The gotcha is “I gave it permission, then revoked permission in the UI, but it still has permission.”

swiftcoder 4 hours ago | parent | next [-]

That's not quite it either. It's more along the lines of "I revoked access via one mechanism, then granted it via a different mechanism, and the setting UI for the first mechanism doesn't reflect the second action".

There's no privilege escalation here, but there is a misleading privacy settings UI, which offers no obvious way to audit/revoke permissions in the second case

▲

lloeki 4 hours ago | parent [-]

I think the issue is more like:

- it's non-obvious that the second mechanism (a file picker) is a permission granting mechanism.

- it's non-obvious that the second mechanism (a file picker) is a permission granting mechanism whose permission survives the action context that triggered the file picker (e.g "pick a folder to do action A" also magically imbues similarly gated actions B C D and Z with access to that folder, possibly non-interactively even).

- it's non-obvious that the second mechanism (a file picker) is a permission granting mechanism whose permission propagates to an action gated by the first mechanism, a first mechanism for which "Yes" means yes but "No" means "Maybe, depending on past unrelated actions that triggered an unrelated permission mechanism"

	▲	dmdeller 3 hours ago \| parent [-]
		Good analysis. This is a result of trying to retrofit a series of tighter security measures on top of a system that was not originally designed for them, in a way that is both understandable to users but also doesn't break back-compat with APIs (and therefore a lot of existing third-party apps that are seldom updated) too badly. I'm not saying Apple did a perfect job here, but it's a hard problem. Yes, the problem could probably be "solved" by adding more UI, but "more UI" is not always a good solution. The more UI that exists, the less likely the user is to successfully navigate it. On the other hand, adding additional complexity to an existing UI is also fraught with potential for new bugs and edge cases. Again, not defending the status quo, but I can see how it might have ended up like this. This is worth spending more time on trying to improve, and perhaps it is reasonable to expect better from an almost-$4tn company.

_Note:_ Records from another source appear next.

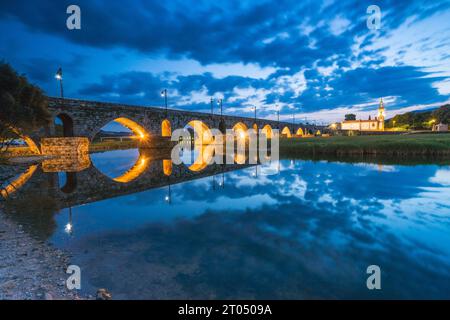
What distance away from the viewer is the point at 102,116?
33.8 meters

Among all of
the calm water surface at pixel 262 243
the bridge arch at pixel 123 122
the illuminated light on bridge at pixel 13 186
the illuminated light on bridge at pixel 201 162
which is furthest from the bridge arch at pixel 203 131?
the calm water surface at pixel 262 243

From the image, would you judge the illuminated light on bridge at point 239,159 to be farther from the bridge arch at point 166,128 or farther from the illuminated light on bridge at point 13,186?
the bridge arch at point 166,128

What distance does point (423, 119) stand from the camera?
10312 cm

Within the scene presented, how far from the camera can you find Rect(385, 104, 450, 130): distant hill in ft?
279

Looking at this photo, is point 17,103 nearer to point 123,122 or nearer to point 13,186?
point 13,186

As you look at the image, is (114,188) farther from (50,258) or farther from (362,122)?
(362,122)

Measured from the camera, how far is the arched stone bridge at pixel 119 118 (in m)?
29.8

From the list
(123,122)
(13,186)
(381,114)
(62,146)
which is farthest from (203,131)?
(381,114)

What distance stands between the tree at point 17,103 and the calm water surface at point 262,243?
571 inches

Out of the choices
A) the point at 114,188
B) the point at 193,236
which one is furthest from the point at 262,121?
the point at 193,236

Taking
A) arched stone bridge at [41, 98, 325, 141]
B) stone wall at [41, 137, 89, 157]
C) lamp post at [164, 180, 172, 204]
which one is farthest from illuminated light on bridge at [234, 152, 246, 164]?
arched stone bridge at [41, 98, 325, 141]

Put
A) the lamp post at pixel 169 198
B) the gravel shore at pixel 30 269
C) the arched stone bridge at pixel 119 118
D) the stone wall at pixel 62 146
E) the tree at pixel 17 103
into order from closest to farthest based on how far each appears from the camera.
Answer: the gravel shore at pixel 30 269 → the lamp post at pixel 169 198 → the tree at pixel 17 103 → the stone wall at pixel 62 146 → the arched stone bridge at pixel 119 118

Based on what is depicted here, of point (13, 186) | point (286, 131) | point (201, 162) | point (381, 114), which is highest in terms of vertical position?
point (381, 114)

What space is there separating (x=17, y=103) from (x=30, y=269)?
798 inches
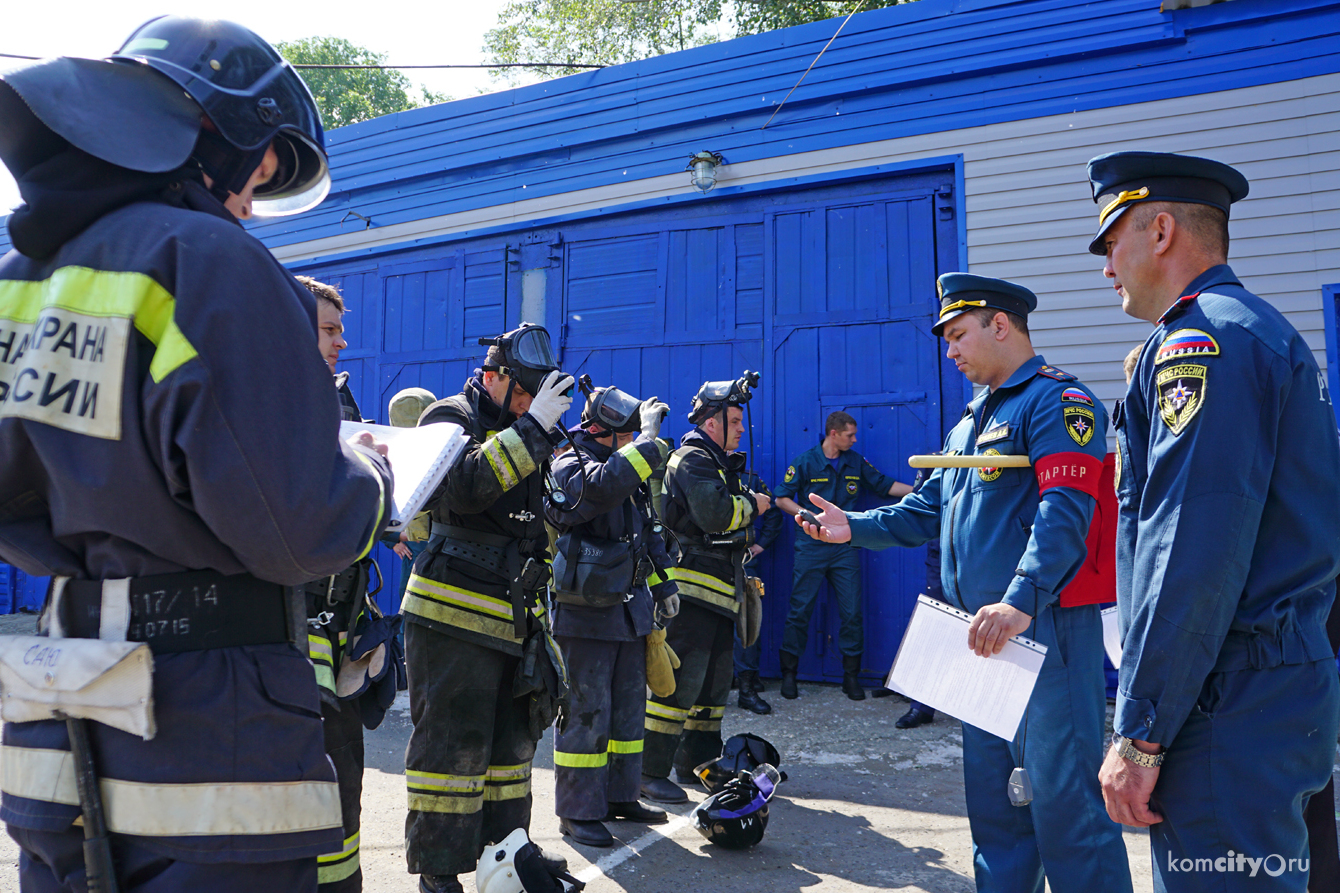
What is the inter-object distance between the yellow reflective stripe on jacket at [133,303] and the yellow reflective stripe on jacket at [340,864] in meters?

But at the same time, a potential solution is far from easy or obvious, and there is a risk of making things worse if not done with an extreme level of thought and consideration. (Alternate pessimistic take: A large number of users don't care or read anything, they just click "allow" on anything that gets in their way. A smaller set of users are terrified and disgusted by repeated invasions of the privacy and click "deny" on everything. None of these implementations are doing any good for either group. The allow/deny design pattern is badly broken and in need of rethinking.)

▲

wtallis 4 hours ago | parent | prev [-]

Not quite. The steps are revoking permission in the UI (which works as expected), then implicitly granting permission in a way that the UI does not reflect but quietly persists.